The instant these systems target mixed workloads, they sacrifice a lot of capability. In particular, the need to support latency-sensitive, high-transaction-consistency workloads through a block interface, and POSIX-compliant distributed lock management in a file-interface, designers cross a road that they can't come back from. Ceph is a good example; by targeting the generalized cloud workloads, they've had to invest in optimizations for both transaction latency as well as throughput.

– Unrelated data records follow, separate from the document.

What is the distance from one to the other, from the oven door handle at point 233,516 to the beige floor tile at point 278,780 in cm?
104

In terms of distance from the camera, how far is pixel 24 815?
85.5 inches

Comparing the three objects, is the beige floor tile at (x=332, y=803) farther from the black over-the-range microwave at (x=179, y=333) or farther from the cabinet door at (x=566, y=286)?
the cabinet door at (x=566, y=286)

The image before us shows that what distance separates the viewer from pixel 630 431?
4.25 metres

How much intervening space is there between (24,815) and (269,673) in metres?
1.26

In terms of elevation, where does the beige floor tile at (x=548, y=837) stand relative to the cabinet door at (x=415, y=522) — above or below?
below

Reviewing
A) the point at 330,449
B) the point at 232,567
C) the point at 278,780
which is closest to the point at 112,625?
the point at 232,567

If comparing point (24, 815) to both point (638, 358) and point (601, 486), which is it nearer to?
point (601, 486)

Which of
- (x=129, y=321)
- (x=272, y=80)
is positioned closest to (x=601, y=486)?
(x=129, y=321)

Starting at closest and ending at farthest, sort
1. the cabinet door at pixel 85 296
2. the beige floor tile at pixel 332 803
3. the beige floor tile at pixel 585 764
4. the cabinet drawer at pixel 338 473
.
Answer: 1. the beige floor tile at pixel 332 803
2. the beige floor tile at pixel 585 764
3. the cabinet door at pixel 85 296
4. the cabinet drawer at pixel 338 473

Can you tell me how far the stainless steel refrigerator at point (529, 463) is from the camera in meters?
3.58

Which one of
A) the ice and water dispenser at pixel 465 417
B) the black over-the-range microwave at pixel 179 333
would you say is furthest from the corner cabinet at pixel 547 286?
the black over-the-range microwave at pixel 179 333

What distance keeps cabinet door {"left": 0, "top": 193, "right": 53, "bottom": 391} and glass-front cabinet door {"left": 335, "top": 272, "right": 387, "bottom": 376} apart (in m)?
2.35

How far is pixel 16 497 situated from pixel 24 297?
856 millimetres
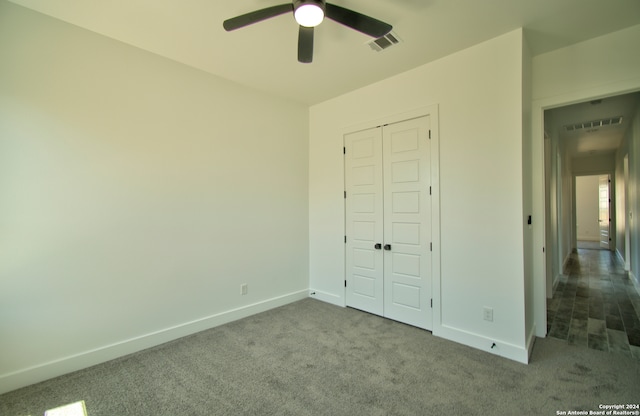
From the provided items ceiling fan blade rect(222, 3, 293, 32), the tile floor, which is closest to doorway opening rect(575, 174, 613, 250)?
the tile floor

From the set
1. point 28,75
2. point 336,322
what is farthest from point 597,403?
point 28,75

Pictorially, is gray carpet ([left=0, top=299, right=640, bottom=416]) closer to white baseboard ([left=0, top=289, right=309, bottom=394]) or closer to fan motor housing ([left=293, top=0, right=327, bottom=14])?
white baseboard ([left=0, top=289, right=309, bottom=394])

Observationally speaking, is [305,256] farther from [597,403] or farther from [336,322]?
[597,403]

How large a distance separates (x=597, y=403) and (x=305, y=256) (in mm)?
3256

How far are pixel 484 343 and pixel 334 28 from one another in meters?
3.21

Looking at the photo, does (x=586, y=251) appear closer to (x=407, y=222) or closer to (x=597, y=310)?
(x=597, y=310)

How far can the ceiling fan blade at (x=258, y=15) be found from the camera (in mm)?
1792

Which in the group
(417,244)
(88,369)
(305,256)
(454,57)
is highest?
(454,57)

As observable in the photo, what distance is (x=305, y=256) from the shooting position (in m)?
4.29

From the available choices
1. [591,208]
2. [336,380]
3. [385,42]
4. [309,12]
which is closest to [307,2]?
[309,12]

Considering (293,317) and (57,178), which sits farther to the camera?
(293,317)

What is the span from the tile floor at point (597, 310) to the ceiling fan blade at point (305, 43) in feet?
12.2

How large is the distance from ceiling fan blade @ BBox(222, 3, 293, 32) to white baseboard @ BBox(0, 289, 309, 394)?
9.46 feet

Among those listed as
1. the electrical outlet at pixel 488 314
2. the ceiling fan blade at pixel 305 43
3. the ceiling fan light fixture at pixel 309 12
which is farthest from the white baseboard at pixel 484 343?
the ceiling fan light fixture at pixel 309 12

The cost is that these systems become bound by rigid assumptions of underlying hardware and network topology. Maybe you'd be asked to choose from the HP Xeon 2u 12 HDD server or the Dell 2u Xeon 12 HDD server, but true hardware heterogeneity is mostly a myth. Dependencies that that inhibit flexibility include drive failure detection relying on specific BIOS versions, specific local file systems, assumptions about how namespace is balanced, intolerance for performance variation, consistency in SMART APIs, etc. Even the promised 'multi-generational' platform support usually results in bulk migrations akin to a forklift upgrade.

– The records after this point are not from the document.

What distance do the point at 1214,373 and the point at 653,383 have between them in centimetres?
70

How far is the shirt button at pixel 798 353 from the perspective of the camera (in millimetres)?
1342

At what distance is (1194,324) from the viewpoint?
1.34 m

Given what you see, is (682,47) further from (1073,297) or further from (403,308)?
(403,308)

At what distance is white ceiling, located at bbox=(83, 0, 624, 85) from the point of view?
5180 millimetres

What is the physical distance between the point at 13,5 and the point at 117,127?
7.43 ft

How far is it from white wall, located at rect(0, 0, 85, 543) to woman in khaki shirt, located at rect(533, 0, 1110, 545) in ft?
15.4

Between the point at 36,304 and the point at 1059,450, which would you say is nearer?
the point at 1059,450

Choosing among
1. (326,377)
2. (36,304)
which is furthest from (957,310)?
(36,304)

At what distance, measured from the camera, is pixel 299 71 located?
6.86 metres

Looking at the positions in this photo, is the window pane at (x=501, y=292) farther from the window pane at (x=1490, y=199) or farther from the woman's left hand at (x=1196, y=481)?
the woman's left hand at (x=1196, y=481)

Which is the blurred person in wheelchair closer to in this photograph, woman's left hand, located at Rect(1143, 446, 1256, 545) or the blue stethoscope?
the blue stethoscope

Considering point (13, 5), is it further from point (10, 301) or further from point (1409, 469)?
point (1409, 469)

Lots of pundits are predicting continued polarization of the storage landscape. Where transaction performance matters, enterprises continue adoption of AFA and eventually NVMe. And at the other end, unstructured data stores go to Object Stores that are optimized for RESTful semantics, WAN/hybrid topology flexibility, yet can provide high throughput (don't confuse with latency) where needed for workloads like batch analytics.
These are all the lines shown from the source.